On the other hand, the messaging business has compensated for the decline in person-to-person (P2P) messaging with significantly growing volumes of application-to-person (A2P) messaging. While the P2P messaging market has been declining by 9% every year driven by OTT substitution, the A2P market is growing by 8% every year due to new use cases (e.g., marketing, customer engagement, and authentication).

Finally, the capacity business has become the key driver of telecom wholesale business in recent times. International capacity needs have been growing multi-fold, with increasing penetration of 4G (now 5G) and fiber services and adoption of cloud-based services. Though international capacity prices have been declining yearly around 25%-35% (depending on the route), the demand for capacity is compensating for the price decline.

International telecoms have evolved much beyond traditional international telecom wholesale

In the last five years, the international telecom landscape has changed profoundly, to the point that we need to expand the notion of wholesale to one of global solutions. The word “wholesale” is sort of outdated and limited now, with its use pointing to something narrow and declining today.

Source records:
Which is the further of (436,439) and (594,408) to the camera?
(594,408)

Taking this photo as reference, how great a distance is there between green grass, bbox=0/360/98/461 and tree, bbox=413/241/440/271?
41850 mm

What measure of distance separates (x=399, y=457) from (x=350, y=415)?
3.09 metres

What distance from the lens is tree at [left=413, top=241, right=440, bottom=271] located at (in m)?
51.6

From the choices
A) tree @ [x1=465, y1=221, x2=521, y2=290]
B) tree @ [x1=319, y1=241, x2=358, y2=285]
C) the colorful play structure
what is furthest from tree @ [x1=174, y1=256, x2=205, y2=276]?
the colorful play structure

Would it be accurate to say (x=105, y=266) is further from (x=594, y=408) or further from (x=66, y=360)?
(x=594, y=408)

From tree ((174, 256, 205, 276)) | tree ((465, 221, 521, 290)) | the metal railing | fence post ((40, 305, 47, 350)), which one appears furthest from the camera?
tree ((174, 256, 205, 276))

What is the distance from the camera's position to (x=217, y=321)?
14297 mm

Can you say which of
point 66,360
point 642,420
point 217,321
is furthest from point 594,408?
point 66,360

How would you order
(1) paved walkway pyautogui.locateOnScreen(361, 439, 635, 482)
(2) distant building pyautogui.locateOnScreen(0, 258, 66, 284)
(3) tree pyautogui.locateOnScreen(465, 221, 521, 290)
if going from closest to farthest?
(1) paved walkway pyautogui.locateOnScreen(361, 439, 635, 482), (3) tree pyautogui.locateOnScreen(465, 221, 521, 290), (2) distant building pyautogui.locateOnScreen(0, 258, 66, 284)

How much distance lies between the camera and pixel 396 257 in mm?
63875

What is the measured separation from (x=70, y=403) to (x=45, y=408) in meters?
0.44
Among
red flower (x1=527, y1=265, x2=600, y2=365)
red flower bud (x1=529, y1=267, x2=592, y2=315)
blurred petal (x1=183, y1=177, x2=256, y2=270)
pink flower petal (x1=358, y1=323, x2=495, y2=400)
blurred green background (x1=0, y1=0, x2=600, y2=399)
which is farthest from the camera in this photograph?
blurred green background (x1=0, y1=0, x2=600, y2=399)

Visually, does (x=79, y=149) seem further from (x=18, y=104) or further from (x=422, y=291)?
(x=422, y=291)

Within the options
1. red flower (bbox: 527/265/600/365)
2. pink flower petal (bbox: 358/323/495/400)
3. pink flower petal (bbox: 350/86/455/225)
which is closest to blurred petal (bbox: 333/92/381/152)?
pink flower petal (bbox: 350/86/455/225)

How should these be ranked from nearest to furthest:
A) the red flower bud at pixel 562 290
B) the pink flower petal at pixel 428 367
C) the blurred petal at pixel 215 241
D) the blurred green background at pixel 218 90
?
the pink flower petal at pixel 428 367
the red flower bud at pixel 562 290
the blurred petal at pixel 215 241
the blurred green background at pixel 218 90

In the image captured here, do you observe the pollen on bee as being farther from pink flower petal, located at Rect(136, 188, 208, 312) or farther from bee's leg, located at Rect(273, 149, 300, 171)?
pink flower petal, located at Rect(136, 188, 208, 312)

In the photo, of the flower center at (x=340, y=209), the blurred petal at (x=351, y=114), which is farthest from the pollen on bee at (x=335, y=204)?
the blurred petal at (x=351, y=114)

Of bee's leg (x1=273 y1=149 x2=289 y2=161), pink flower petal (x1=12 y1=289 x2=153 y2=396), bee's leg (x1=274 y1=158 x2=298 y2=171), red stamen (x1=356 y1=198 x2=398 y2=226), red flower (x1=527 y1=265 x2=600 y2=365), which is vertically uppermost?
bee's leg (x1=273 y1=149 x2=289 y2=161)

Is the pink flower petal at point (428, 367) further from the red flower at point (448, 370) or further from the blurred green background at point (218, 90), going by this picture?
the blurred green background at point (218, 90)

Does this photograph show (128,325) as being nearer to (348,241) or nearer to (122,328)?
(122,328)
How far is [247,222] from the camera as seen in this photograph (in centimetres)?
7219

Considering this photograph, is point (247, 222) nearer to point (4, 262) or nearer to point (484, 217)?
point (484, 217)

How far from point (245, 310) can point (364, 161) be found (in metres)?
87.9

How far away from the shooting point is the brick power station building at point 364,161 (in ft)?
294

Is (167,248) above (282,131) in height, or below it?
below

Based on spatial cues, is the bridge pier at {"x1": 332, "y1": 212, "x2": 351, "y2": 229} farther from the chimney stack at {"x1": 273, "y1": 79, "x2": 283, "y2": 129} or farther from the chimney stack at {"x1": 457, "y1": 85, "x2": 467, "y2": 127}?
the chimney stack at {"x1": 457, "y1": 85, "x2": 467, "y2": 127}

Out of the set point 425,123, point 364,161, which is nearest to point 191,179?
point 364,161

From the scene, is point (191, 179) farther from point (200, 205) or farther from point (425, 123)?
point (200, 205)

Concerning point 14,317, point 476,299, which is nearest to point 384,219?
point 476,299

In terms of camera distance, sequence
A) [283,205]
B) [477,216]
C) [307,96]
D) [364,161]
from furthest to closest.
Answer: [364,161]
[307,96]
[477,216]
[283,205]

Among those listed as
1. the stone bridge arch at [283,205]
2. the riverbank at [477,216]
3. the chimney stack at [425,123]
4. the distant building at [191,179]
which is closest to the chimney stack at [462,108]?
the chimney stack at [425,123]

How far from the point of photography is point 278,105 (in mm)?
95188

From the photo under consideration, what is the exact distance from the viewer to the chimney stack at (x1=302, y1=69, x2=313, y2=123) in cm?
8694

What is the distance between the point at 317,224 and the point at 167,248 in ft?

--

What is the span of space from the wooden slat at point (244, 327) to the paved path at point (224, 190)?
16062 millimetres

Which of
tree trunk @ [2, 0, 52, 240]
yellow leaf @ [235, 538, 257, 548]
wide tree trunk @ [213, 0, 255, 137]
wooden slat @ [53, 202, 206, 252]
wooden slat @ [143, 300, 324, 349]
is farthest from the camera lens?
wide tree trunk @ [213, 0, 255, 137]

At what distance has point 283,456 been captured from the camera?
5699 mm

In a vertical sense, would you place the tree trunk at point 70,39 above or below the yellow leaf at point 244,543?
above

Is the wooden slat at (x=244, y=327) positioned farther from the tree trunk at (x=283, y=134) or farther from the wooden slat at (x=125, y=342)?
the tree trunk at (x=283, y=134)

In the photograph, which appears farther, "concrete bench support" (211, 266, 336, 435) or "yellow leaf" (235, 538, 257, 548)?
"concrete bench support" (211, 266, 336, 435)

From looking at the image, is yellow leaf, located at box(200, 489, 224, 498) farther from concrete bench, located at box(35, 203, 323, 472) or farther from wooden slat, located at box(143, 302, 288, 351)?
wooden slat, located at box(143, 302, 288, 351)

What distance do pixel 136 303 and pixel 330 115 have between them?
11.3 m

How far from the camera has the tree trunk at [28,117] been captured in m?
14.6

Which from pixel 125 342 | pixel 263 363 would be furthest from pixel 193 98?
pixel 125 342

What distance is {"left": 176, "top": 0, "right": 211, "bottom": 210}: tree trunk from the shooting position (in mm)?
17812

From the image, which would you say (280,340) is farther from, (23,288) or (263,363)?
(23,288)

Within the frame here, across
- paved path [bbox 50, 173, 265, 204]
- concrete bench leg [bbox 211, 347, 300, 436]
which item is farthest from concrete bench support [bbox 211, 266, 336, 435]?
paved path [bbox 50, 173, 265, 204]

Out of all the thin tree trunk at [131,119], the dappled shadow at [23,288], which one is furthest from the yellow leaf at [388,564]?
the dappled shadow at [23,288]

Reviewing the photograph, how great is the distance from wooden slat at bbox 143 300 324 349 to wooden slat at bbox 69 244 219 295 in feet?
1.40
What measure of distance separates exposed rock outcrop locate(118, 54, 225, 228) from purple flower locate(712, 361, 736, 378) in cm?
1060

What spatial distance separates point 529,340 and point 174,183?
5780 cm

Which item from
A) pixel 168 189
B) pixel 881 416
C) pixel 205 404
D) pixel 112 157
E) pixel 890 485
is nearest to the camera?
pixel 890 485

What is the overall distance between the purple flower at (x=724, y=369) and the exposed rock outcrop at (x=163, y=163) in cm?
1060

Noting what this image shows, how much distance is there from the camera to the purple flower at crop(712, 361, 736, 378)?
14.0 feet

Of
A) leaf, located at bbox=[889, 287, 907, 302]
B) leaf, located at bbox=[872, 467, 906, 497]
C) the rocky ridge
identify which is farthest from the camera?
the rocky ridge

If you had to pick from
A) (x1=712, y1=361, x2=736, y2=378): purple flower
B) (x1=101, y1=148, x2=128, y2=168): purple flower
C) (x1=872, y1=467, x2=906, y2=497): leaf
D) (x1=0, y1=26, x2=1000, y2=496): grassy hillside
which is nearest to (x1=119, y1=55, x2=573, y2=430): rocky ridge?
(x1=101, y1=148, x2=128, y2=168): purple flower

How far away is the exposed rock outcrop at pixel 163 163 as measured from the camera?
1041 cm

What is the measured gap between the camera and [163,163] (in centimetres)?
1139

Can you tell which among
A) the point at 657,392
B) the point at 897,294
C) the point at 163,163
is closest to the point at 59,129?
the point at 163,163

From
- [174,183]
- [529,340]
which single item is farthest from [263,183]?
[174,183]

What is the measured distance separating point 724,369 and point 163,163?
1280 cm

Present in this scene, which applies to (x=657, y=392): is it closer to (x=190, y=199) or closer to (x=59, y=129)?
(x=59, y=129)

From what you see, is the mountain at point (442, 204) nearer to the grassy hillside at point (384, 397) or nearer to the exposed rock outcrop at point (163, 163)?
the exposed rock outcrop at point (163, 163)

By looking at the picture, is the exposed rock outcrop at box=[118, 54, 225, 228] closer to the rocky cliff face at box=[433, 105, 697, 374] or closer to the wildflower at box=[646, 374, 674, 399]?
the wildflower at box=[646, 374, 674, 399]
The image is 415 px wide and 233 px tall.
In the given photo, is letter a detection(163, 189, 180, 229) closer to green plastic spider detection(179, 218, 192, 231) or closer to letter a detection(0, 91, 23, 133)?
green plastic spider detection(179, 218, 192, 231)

SHORT TASK A:
Using the telecom wholesale passage, decide whether each statement agrees with it: (i) the P2P messaging market has been shrinking by 9% a year; (ii) international capacity prices have been rising every year; (iii) the A2P market grows by 12% a year. Answer yes or no for each and quote the words of the passage that settle it.
SHORT TASK B:
Continue the telecom wholesale passage from its last sentence.
The lines after the telecom wholesale passage are separate material.

REPLY A:
(i) Yes: "the P2P messaging market has been declining by 9% every year driven by OTT substitution"
(ii) No: "international capacity prices have been declining yearly around 25%-35% (depending on the route)"
(iii) No: "the A2P market is growing by 8% every year"

REPLY B:
From one side, investors’ interests have shifted toward either heavy infrastructure-based models (e.g., towercos, fibercos, data centers, and submarine cable hubs) or digital cloudbased platforms (e.g., cloud communications [CPaaS], edge content delivery networks, cloud exchanges and cloud fabrics, and software-defined networks) that can directly address multinational enterprises from cross-border positions.

From the other side, a tectonic paradigm shift has shaken up the international telecom and wholesale market from strategy, product, and operational perspectives. New products have shown a high innovation potential, being based on transparent, automated, real-time platforms developed at a global scale (see figure below).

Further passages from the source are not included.